▶ **Task set**:
1. Reproduce the records word for word, everything from the start of the records down to and including the line that contains "307L109 339L119 351L140".
2. Carry on the article about the Sri Lanka Easter Sunday terror attacks from the point where it stops.

Re-emergence of ISIS and the Sri Lanka Easter Sunday Terror Attacks

Souravie Ghimiray
June 22, 2019
Image Courtesy: theislamicmonthly.com

The terror attacks in Sri Lanka on Easter Sunday that killed over 300 people and injured more than 500 in three Churches and three hotels has once again showed the ideological spread of the Islamic State (ISIS). While the ISIS claimed the responsibility for the attacks, it was carried out by a small local militant group called National Thowfeek Jamaath that paid allegiance to ISIS. The loss of territories by ISIS in Syria has undermined their ideology to a great extent but not yet completely destroyed it. In fact, it has now diverted to regions where security apparatus is not very strong.

The Thowfeek Jamaath a small group would not have gotten its capabilities to carry such attacks without the backing by a larger international entity. The timings of the involvement of the ISIS in the attack is not found and only speculations persist that in the last territorial defeat ISIS must have intervened to carry out attacks in Sri Lanka. The killing of minority in Sri Lanka has been a part of the bloody history of the country. During the civil war, the LTTE killed the Hindus and Christian by entering the churches and Hindu temples. The Tamil tigers killed dozens of Buddhist monks. In the 1990s they killed Muslims by entering mosques who were supposed to be collaborators with the government.

Islamic extremism in Sri Lanka has not been a common phenomenon but there have been instances where Muslims have been marginalised. Since 2012, there has been a fear of spread of fundamentalist Wahabhi/salafi Islam in the country. Extremist Buddhist groups like Bal Bodhu Sena (BSS) engage in fearmongering propaganda to isolate Muslim community and have carried out several attacks on mosques. The rise of Buddhist militancy has made the situation worse for the Muslims. Moreover, the legacy of violence by the Civil war lives in the minds of people. A place which is already susceptible to violence and instability generally gives opportunity for extremism to thrive. Adding to the problem is  the Sri Lankan security establishment which is discordant and is often characterised by feuds making it dysfunctional.

(Dataset items)
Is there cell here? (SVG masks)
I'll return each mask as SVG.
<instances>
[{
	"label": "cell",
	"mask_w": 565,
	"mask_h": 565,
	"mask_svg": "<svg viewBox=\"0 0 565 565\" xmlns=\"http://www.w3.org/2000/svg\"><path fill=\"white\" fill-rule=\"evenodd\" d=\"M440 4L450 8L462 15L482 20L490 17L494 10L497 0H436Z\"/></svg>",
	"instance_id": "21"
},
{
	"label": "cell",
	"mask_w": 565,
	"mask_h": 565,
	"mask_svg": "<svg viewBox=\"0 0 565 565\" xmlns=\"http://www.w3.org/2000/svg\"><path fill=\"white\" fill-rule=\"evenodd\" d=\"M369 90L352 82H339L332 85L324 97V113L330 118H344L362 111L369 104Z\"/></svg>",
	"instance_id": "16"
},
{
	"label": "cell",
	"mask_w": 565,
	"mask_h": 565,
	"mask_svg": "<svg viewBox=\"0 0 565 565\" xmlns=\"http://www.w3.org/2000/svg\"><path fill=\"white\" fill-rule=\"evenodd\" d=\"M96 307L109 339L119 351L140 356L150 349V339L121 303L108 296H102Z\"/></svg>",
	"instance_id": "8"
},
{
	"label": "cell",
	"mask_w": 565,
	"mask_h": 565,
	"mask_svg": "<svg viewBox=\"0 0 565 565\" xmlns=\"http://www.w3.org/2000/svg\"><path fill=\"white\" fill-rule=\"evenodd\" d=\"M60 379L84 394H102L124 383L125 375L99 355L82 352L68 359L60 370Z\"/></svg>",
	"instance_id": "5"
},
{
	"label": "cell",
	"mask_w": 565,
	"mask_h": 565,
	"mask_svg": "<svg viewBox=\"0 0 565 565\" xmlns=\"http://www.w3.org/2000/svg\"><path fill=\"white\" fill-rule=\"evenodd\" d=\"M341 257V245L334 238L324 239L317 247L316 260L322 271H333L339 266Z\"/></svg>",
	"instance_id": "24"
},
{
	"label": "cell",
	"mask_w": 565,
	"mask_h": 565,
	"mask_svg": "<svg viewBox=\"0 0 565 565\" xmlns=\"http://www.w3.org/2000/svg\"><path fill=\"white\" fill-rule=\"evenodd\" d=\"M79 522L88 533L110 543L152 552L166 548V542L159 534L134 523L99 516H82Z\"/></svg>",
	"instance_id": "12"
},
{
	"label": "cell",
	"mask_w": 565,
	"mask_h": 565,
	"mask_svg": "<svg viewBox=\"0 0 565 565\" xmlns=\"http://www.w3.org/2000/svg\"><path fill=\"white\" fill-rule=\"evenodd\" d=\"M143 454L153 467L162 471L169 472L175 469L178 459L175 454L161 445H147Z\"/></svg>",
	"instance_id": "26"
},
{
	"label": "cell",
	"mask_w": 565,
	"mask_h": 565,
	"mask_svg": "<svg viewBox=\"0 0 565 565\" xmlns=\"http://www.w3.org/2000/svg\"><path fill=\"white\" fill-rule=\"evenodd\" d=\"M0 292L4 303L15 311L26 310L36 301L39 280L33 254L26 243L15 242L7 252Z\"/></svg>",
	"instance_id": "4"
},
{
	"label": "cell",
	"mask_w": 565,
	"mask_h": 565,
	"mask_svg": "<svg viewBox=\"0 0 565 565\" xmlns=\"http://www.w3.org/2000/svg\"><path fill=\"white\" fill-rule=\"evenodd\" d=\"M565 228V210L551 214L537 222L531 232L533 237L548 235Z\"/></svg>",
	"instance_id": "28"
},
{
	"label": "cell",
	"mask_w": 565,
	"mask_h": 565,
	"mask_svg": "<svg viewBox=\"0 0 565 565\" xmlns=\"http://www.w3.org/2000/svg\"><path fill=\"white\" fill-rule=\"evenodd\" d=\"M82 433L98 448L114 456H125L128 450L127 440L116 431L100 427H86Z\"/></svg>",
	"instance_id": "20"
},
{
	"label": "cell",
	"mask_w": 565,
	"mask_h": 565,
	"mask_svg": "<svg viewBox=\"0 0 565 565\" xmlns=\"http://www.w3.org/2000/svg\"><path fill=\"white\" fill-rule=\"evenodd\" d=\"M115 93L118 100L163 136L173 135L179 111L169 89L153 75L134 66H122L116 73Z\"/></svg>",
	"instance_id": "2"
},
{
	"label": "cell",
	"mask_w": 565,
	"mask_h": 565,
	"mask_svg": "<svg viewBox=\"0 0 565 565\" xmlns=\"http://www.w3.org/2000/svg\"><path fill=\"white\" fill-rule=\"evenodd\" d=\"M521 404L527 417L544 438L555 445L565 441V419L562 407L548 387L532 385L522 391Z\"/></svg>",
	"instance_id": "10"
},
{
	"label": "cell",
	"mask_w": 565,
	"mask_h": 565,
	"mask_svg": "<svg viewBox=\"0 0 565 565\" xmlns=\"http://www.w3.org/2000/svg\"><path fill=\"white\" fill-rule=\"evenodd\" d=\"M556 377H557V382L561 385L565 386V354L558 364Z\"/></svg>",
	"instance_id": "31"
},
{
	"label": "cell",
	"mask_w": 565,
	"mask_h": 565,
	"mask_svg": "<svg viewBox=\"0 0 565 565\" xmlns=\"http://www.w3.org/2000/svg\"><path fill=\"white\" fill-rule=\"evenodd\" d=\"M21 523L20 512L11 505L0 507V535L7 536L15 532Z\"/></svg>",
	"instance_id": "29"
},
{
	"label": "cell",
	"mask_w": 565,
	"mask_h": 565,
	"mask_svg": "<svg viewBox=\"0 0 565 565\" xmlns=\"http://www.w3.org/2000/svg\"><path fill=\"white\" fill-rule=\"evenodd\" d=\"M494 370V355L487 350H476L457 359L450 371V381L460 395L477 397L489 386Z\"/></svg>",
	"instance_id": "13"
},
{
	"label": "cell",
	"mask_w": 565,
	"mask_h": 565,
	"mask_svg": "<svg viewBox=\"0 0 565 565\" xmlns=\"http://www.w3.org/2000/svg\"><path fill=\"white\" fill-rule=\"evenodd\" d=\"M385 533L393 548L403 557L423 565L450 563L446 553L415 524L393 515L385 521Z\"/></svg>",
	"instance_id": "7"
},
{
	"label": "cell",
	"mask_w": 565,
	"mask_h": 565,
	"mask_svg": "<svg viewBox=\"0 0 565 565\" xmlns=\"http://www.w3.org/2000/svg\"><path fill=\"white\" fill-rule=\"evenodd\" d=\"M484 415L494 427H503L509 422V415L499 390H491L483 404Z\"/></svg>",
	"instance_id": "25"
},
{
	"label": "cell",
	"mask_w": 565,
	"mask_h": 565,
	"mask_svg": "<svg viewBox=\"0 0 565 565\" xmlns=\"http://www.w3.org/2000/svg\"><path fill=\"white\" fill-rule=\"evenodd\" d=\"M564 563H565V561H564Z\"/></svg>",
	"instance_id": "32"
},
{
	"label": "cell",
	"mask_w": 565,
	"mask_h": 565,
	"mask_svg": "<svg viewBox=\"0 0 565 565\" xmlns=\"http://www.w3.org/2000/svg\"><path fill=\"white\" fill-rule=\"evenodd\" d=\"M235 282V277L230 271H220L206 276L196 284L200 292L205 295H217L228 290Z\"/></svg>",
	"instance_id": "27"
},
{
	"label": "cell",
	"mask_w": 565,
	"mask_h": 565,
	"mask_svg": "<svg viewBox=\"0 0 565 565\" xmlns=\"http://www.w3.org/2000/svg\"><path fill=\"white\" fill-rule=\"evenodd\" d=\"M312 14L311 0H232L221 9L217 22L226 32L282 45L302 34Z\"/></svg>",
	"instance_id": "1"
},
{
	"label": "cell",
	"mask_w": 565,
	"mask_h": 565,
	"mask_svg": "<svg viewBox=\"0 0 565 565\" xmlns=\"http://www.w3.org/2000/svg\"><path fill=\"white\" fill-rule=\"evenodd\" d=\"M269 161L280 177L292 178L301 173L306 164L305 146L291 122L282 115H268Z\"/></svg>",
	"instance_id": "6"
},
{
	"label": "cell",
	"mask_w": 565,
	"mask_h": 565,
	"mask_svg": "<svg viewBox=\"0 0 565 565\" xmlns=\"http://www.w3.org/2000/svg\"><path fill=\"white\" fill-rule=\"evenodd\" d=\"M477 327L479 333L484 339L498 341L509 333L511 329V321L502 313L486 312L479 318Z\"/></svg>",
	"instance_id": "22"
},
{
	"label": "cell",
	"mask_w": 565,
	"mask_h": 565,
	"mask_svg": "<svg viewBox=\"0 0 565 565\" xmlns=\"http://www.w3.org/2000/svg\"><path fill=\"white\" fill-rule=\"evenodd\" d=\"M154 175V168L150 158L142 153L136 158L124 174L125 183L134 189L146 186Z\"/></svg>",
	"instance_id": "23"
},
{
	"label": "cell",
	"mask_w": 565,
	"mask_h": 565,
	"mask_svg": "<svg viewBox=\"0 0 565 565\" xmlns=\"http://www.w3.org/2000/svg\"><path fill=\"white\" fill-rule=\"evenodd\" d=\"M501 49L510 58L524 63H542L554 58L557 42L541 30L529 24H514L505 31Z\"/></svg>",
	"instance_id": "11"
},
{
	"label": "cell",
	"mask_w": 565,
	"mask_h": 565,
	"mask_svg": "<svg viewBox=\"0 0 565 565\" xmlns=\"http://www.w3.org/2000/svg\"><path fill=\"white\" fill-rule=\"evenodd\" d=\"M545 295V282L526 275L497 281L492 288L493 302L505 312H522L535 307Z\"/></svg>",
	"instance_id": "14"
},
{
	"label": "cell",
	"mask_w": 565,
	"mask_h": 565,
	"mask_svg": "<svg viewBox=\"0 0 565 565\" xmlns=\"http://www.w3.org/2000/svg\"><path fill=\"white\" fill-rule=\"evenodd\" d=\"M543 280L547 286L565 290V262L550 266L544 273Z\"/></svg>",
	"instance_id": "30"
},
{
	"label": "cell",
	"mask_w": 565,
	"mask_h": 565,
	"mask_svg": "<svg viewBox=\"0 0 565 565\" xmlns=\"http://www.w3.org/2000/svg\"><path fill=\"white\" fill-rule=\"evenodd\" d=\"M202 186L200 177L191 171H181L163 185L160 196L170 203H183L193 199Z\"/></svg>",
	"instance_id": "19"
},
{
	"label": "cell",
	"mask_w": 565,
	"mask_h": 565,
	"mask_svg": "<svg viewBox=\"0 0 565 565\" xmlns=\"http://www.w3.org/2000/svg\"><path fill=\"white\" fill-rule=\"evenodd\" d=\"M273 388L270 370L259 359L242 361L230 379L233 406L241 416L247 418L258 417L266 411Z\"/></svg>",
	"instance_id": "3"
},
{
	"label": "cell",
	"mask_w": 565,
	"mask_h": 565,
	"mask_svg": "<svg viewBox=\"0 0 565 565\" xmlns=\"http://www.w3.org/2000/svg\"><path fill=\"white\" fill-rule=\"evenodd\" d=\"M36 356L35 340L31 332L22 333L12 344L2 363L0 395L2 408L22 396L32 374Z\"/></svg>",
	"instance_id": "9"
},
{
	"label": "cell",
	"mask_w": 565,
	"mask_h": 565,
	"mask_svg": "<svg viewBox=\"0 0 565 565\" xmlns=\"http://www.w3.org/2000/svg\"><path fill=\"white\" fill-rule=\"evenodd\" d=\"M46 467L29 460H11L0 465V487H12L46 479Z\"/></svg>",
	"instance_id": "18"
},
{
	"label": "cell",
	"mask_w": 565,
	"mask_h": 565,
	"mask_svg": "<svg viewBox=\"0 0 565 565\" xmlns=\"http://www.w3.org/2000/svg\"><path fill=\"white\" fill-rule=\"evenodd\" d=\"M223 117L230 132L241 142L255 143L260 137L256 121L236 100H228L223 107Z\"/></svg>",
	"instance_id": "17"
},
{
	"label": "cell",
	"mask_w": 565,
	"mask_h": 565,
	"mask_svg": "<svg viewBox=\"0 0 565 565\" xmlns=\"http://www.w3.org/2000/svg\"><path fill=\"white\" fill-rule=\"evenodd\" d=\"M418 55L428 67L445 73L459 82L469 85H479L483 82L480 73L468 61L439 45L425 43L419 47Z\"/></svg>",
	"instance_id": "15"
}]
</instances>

▶ **Responses for each task**:
1.
Is there cell here? (SVG masks)
I'll return each mask as SVG.
<instances>
[{
	"label": "cell",
	"mask_w": 565,
	"mask_h": 565,
	"mask_svg": "<svg viewBox=\"0 0 565 565\" xmlns=\"http://www.w3.org/2000/svg\"><path fill=\"white\" fill-rule=\"evenodd\" d=\"M440 4L450 8L462 15L482 20L490 17L494 10L497 0H436Z\"/></svg>",
	"instance_id": "21"
},
{
	"label": "cell",
	"mask_w": 565,
	"mask_h": 565,
	"mask_svg": "<svg viewBox=\"0 0 565 565\" xmlns=\"http://www.w3.org/2000/svg\"><path fill=\"white\" fill-rule=\"evenodd\" d=\"M369 90L352 82H339L332 85L324 97V113L330 118H344L362 111L369 104Z\"/></svg>",
	"instance_id": "16"
},
{
	"label": "cell",
	"mask_w": 565,
	"mask_h": 565,
	"mask_svg": "<svg viewBox=\"0 0 565 565\" xmlns=\"http://www.w3.org/2000/svg\"><path fill=\"white\" fill-rule=\"evenodd\" d=\"M96 307L109 339L119 351L140 356L150 349V339L121 303L108 296H102Z\"/></svg>",

2.
Additionally, the terrorism related laws are outdated in Sri Lanka. While many countries passed new legislation to curb its population from joining the ISIS especially after 2014 when ISIS declared a caliphate, Sri Lanka does not have any such legislation to deal with foreign fighters. The group had built a training camp in the eastern part of the country before the attacks took place which should have been brought down by the government in advance.

The penetration of ISIS in Sri Lanka is also reminiscent of the fact that the countries in South Asia have not been effective in controlling extremism. The part of the problem facing Sri Lanka is the radical groups and Buddhist nationalist groups that seem to target the minority groups which has the capacity to increase extremism. The Muslim community in Sri Lanka has traditionally been enterprising and are known to have businesses.  According to the government records, some Sri Lankans belonging to elite and educated families have travelled to Iraq and Syria to join the ISIS. As ISIS has now lost its territories it has started to use its returning fighters to launch attacks in places all round the globe. The links with ISIS and the group that carried out the attack reveals Sri Lankan society has become vulnerable and has become a fertile ground for indoctrination.

The weaknesses of the government and the intelligence failure allowed the attacks to take place, and were the result of the lax authorities in Sri Lanka that ignored the warnings from the foreign intelligence before the attacks. It was not a coincidence that ISIS chose Sri Lanka for the next round of attacks, it is aware of the security situation and lack of strong governmental institutions. The attacks would have been averted if the government would have acted on time. In South Asia the number of deaths occurring due to terrorism in 2017 was the second highest just next to Middle East and North Africa (MENA) region. This shows that terrorism is one of the major threats in South Asia, it may have the potential for increase in the terror related violence if not curbed by the government authorities in the region. The Easter Sunday attack is a lesson for other countries in the region and should be alerted before such attacks occur in future.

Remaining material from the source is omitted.